2 possibilities for what is happening here:

  • The stack operation is in fact done lazily by Dask, but because the data are very that huge, even the minimum required memory for Dask is too much

  • The stack operation is NOT Dask-backed

import numpy as np
import dask.array as da
import xarray as xr
from numpy.random import RandomState

nrows = 20000
ncols = 20000
row_chunks = 500
col_chunks = 500

# Create a reproducible random numpy array
prng = RandomState(1234567890)
numpy_array = prng.rand(1, nrows, ncols)

data = da.from_array(numpy_array, chunks=(1, row_chunks, col_chunks))

def create_band(data, x, y, band_name):

    return xr.DataArray(data,
                        dims=('band', 'y', 'x'),
                        coords={'band': [band_name],
                                'y': y,
                                'x': x})

def create_coords(data, left, top, celly, cellx):
    nrows = data.shape[-2]
    ncols = data.shape[-1]
    right = left + cellx*ncols
    bottom = top - celly*nrows
    x = np.linspace(left, right, ncols) + cellx/2.0
    y = np.linspace(top, bottom, nrows) - celly/2.0
    return x, y

x, y = create_coords(data, 1000, 2000, 30, 30)

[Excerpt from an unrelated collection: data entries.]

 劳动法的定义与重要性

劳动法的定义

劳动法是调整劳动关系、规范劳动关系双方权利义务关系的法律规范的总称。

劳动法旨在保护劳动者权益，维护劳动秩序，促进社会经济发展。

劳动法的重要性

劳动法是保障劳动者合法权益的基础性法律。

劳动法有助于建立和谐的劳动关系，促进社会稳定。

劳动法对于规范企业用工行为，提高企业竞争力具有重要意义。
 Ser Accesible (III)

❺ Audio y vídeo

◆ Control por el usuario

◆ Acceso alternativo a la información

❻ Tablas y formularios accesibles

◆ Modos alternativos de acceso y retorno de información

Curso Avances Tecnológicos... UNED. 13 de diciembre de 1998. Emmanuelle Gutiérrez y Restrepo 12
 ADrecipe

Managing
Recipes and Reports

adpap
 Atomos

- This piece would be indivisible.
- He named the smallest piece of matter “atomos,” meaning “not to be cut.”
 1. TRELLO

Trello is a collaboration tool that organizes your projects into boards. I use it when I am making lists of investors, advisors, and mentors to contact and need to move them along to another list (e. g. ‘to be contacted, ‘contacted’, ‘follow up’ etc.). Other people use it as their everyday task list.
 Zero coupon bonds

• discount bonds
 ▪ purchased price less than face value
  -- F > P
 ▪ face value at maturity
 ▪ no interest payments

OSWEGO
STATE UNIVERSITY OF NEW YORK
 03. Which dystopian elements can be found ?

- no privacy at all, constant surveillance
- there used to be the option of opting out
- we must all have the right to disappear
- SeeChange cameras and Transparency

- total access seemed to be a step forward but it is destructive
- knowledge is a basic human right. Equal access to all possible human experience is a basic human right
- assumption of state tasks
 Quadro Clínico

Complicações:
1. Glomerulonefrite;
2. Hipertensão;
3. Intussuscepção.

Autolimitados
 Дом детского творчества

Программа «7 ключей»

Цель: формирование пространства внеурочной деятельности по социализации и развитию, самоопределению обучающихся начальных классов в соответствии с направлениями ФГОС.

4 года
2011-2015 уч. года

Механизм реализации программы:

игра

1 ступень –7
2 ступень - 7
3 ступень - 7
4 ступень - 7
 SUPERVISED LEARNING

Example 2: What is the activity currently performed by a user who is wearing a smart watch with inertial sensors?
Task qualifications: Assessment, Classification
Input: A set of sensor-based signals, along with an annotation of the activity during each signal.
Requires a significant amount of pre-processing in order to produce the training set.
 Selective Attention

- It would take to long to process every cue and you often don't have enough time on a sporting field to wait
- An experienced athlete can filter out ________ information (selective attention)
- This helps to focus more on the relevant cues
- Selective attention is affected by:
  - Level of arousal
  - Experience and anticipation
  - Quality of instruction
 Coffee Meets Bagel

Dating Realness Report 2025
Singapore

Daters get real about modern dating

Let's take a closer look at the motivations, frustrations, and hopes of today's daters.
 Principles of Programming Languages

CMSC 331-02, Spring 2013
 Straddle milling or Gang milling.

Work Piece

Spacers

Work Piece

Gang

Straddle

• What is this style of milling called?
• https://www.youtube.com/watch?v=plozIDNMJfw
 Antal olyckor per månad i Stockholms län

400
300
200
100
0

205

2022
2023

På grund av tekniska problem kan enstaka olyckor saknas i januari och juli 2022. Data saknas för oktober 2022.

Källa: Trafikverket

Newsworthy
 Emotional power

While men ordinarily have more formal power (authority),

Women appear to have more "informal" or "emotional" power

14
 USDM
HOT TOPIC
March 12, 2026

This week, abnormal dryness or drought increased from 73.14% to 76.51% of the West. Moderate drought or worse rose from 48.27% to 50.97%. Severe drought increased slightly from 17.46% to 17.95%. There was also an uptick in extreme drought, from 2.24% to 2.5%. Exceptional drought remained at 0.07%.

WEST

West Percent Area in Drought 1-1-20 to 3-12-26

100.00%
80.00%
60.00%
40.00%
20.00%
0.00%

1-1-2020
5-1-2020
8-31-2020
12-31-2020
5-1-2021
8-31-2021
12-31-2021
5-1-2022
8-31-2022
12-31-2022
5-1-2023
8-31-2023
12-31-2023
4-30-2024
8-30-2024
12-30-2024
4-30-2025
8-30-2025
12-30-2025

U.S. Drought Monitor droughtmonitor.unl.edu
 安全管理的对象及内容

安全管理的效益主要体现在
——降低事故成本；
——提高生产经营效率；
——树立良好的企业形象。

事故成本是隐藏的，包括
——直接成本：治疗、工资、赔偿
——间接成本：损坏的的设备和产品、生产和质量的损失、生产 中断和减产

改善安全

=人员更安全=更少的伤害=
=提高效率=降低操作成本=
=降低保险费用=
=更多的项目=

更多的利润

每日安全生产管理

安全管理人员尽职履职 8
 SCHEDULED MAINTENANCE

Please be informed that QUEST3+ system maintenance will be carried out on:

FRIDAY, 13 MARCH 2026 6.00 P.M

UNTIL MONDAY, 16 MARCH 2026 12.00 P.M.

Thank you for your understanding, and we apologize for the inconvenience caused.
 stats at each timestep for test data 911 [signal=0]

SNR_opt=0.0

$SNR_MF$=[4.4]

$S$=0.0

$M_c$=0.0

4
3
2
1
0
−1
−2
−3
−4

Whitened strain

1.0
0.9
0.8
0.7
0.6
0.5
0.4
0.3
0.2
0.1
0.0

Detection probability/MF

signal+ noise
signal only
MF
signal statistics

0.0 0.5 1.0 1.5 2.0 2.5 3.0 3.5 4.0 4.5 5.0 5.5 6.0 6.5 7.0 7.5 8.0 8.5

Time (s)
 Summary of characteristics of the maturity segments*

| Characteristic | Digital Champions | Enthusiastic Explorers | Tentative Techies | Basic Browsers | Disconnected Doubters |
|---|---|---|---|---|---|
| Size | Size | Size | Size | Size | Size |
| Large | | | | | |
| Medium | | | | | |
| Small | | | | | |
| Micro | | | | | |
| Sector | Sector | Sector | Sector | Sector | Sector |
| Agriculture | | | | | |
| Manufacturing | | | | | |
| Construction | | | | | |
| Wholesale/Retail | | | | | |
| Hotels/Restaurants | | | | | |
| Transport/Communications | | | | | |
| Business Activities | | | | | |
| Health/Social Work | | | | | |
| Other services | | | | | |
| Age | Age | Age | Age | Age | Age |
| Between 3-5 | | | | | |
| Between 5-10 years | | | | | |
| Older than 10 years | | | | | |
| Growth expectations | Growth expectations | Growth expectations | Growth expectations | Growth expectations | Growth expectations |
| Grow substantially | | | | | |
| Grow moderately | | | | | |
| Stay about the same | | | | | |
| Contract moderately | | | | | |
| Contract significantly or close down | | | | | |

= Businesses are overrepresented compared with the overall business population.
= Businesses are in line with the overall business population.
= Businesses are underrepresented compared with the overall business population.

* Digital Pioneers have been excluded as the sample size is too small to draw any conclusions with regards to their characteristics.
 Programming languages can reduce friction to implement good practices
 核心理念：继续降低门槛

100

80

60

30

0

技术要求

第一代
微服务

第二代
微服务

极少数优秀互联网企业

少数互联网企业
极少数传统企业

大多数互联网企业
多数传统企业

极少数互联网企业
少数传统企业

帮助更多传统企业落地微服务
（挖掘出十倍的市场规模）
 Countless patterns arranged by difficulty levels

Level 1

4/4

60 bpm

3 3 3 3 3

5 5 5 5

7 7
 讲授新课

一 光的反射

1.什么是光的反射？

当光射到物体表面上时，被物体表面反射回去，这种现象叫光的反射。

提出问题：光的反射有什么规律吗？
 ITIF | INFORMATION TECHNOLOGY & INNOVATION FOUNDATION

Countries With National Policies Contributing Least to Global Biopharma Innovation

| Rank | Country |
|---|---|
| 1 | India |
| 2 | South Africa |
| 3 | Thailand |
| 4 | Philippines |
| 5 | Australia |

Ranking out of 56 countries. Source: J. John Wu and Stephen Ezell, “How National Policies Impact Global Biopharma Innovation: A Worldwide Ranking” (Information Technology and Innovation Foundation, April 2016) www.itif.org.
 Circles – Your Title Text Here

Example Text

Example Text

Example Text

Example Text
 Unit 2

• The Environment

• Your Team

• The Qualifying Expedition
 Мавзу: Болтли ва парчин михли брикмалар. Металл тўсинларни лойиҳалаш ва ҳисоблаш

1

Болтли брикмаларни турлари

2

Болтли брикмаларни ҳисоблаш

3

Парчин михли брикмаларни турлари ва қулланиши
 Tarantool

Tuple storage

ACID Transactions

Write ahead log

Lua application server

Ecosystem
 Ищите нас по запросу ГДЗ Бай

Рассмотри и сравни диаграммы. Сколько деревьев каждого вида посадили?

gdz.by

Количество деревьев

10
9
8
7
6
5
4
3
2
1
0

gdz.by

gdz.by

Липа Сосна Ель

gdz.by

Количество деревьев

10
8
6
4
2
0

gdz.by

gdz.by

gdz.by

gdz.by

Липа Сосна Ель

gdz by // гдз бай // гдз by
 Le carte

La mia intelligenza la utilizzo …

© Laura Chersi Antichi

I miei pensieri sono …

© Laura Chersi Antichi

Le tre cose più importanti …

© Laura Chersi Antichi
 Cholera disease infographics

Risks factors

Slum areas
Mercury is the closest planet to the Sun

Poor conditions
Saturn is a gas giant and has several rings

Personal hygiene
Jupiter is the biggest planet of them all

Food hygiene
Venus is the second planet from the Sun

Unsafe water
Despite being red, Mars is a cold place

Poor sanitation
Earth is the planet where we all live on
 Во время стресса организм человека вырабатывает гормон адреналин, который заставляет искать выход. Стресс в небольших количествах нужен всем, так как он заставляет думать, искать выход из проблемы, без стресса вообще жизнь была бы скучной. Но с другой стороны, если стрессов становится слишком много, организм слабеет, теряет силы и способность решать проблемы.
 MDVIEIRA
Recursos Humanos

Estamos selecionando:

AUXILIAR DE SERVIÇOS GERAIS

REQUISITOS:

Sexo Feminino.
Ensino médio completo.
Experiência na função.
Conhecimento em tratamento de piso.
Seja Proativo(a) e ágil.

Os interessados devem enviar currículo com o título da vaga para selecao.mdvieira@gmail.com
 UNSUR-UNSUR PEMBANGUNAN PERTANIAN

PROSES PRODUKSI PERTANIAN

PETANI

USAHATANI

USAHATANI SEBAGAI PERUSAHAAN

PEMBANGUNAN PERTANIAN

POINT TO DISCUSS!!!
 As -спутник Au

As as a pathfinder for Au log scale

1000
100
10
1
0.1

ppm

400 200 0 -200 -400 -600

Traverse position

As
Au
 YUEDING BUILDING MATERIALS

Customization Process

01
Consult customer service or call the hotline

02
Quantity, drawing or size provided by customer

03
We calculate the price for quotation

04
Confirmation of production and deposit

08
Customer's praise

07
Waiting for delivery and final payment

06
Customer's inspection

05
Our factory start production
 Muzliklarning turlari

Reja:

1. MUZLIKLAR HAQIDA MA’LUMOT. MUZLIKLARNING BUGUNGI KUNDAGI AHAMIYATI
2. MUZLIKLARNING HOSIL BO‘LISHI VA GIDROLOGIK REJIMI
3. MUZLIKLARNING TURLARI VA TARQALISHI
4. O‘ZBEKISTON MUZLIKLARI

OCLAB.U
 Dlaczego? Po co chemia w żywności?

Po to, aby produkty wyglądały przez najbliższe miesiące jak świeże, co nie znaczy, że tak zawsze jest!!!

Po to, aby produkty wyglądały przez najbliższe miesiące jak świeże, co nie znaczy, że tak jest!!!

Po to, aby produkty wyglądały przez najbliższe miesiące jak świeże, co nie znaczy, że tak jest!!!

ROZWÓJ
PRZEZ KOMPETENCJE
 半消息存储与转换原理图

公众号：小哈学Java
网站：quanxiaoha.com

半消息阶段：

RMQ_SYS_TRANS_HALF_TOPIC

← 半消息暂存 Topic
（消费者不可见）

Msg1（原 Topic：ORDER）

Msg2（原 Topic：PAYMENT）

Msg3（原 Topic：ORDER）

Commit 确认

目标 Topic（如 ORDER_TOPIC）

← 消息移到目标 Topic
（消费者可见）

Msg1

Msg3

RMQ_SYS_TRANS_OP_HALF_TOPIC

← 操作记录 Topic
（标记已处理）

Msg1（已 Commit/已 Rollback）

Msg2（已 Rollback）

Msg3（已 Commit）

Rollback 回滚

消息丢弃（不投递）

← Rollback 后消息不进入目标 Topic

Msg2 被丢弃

bands = ['blue', 'green', 'red', 'nir']
times = ['t1', 't2', 't3']
bands_list = [create_band(data, x, y, band) for band in bands]

src = []

for time in times:

    src_t = xr.concat(bands_list, dim='band')\
                    .assign_coords({'time': [time]})


concatenated = xr.concat(src, dim='time')
# computed = concatenated.compute() # "computed" is ~35.8GB

stacked = concatenated.stack(sample=('y','x','time'))

transposed = stacked.T

One can try to change the values of nrows and ncols in order to vary the size of concatenated. And for performance we could/should vary the chunks too.

Note: I even tried this

concatenated = xr.open_dataarray("concatenated.nc", chunks=10)

This is in order to be sure it's a Dask-backed DataArray and to be able to adjust the chunks too. I tried different value/s for chunks: but always out of memory.